▶ **PASSAGE PROVIDED**
* * * * * * *

It was with profound sadness and sense of loss that I learned of the recent passing of my good friend Trevor.

I first got to know Trevor, initially by correspondence, during 1994 and it very quickly became apparent that we shared a fascination and passion for Nothobranchius fishes – not just from the hobbyist aspect of maintaining them in aquaria, but we also both had a keen interest in investigating them in the field in Africa in order to learn more about how and where these wonderfully-adapted little fishes lived in their natural habitats.

To that end, Trevor’s first Nothobranchius “collecting trip” was to Zambia in 1994 when he and another friend discovered a new population of the beautiful species Nothobranchius kafuensis. It was this discovery that started our correspondence and friendship. I knew at that point that, like myself, he had already been bitten by the “Notho collecting bug” and that there would be further field trips in his future.

Unsurprisingly, therefore, we began planning such a trip for 1995, specifically to the Caprivi Strip of Namibia in an attempt to find the Nothobranchius inhabiting that area. That fish had originally been found in 1973 but had not been collected since that time and relatively little was known about it. Trevor organized the venture in his typically efficient way and, come April 1995, with the third member of our group, we set off from Johannesburg to drive to the Caprivi. We eventually managed to locate the original discovery site where, at the time, there was a lot of mud but very little water. Frustratingly, we found only three male specimens of the Nothobranchius at that site.

Ever resourceful, Trevor then set about collecting some of the substrate mud, into which the fishes would earlier have deposited eggs; this would be taken home in the hopes that after storage for a few months, he could hatch out fry. One of my enduring memories is of Trevor knee-deep in sticky black mud, heavily laced with cow dung, himself smeared and spattered from head to toe with this muck, struggling to extract himself from it while carrying two heavy mud-filled bags. I remember thinking at the time: “Now there is a true Nothobranchius enthusiast!”. The sequel to this amusing episode is that about half an hour later we learned from a local inhabitant/spectator about another site just across the road, filled with water but hidden from our view, where we then found in abundance the fish we had been searching for!

* * * * * * *

▶ **YOUR OBJECTIVE**
Answer these questions about the tribute to Trevor above.
1. To which country was Trevor's first Nothobranchius collecting trip, and in what year?
2. From which city did the group set off in April 1995?
3. How many male specimens did the group find at the original discovery site in the Caprivi?

▶ **GIVEN DATA**
* * * * * * *

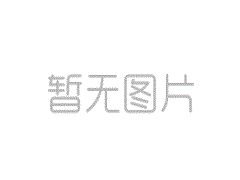 美国秘书下令将年长的军官人数减少20％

* * * * * * *

▶ **RESPONSE BELOW**
1. Zambia, in 1994.
2. Johannesburg.
3. Three.